EJERCICIO >> Transcribe literalmente la parte del texto sobre John Barth que empieza con "El pasado martes" y sigue hasta "el prestigio mundial.", ambas incluidas.

PASAJE EXTRAÍDO >>
* * *

El pasado martes 2 de abril falleció el escritor y profesor universitario norteamericano John Barth a los 93 años. Así lo informó la Universidad Johns Hopkins, donde egresó y ejerció la docencia entre 1973 y 1995. También enseñó en las universidades Penn State, Búfalo y Boston. En tal rol, dictó “talleres de escritura creativa”, especie de laboratorio para la formación de escritores, modelo originado en la Universidad de Iowa durante la Guerra Fría, bandera intelectual de la CIA contra la cultura antinorteamericana europea que ocupaba el prestigio mundial.

En su trayectoria como escritor, publicó un best-seller titulado Giles, el niño-cabra (1966), sátira sobre esa lucha cultural entre potencias bélicas y que, como bien señala Daniel Gigena en La Nación: “el protagonista (un chico criado como una cabra) cree que es el Mesías. Está ambientada en una universidad, ‘que es el universo y viceversa’, describió el autor con su característico ingenio. Por las apreciaciones sobre mujeres, negros y judíos, la novela no pasaría hoy el filtro de la corrección política; la revista Life la consideró ‘una comedia negra que ofende a todos’, aunque el autor remarcó la clave alegórica; el protagonista lleva a cabo las ‘pruebas del héroe’ consignadas por el mitólogo Joseph Campbell en El héroe de las mil caras.”

* * *

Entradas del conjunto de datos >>
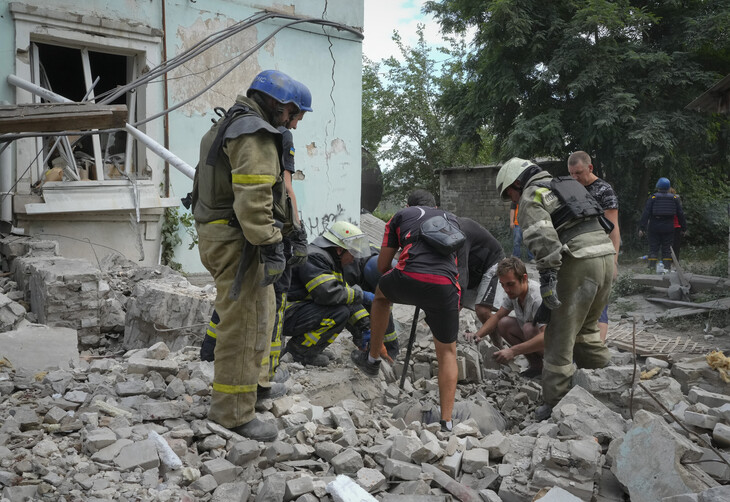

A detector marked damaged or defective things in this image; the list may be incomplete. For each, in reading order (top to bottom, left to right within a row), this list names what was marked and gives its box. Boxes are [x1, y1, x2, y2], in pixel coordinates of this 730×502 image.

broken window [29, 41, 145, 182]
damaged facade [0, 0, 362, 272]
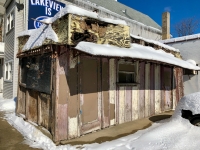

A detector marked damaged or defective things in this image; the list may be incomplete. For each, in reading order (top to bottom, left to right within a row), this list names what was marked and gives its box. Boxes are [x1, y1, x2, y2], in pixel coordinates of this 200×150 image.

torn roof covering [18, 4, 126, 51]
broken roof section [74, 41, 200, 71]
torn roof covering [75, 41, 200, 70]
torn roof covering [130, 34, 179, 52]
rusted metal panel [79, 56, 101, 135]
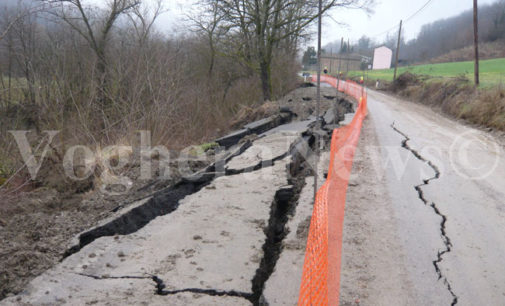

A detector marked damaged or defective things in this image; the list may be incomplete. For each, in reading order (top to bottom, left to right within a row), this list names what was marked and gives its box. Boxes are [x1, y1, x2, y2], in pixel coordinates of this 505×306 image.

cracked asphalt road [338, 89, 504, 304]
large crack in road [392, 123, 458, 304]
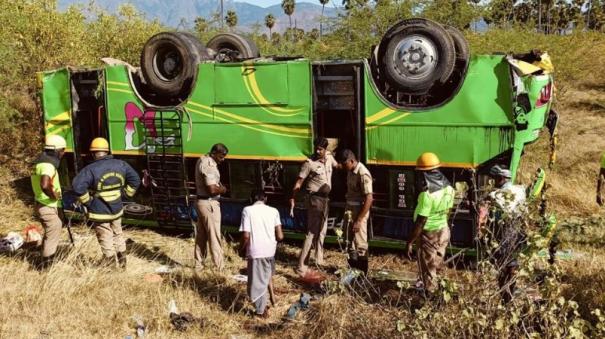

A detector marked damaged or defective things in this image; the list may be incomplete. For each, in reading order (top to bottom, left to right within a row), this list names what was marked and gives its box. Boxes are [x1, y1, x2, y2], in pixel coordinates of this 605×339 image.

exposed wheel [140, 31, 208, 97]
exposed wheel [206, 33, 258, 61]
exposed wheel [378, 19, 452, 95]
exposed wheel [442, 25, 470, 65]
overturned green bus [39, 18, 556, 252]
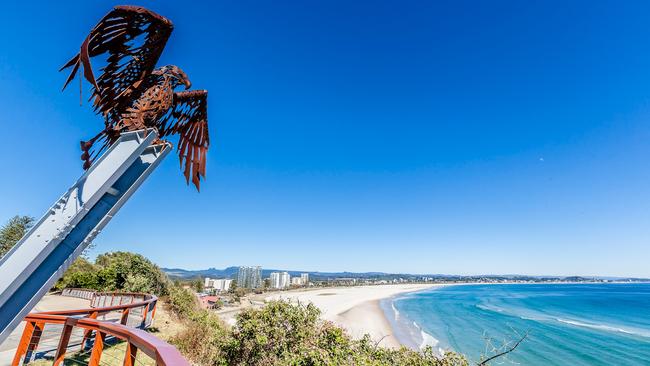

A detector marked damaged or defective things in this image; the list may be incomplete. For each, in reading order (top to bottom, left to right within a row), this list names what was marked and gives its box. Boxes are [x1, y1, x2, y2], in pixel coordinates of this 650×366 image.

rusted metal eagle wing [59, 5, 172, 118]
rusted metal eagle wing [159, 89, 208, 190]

* * *

RESULTADO DEL EJERCICIO >>
El pasado martes 2 de abril falleció el escritor y profesor universitario norteamericano John Barth a los 93 años. Así lo informó la Universidad Johns Hopkins, donde egresó y ejerció la docencia entre 1973 y 1995. También enseñó en las universidades Penn State, Búfalo y Boston. En tal rol, dictó “talleres de escritura creativa”, especie de laboratorio para la formación de escritores, modelo originado en la Universidad de Iowa durante la Guerra Fría, bandera intelectual de la CIA contra la cultura antinorteamericana europea que ocupaba el prestigio mundial.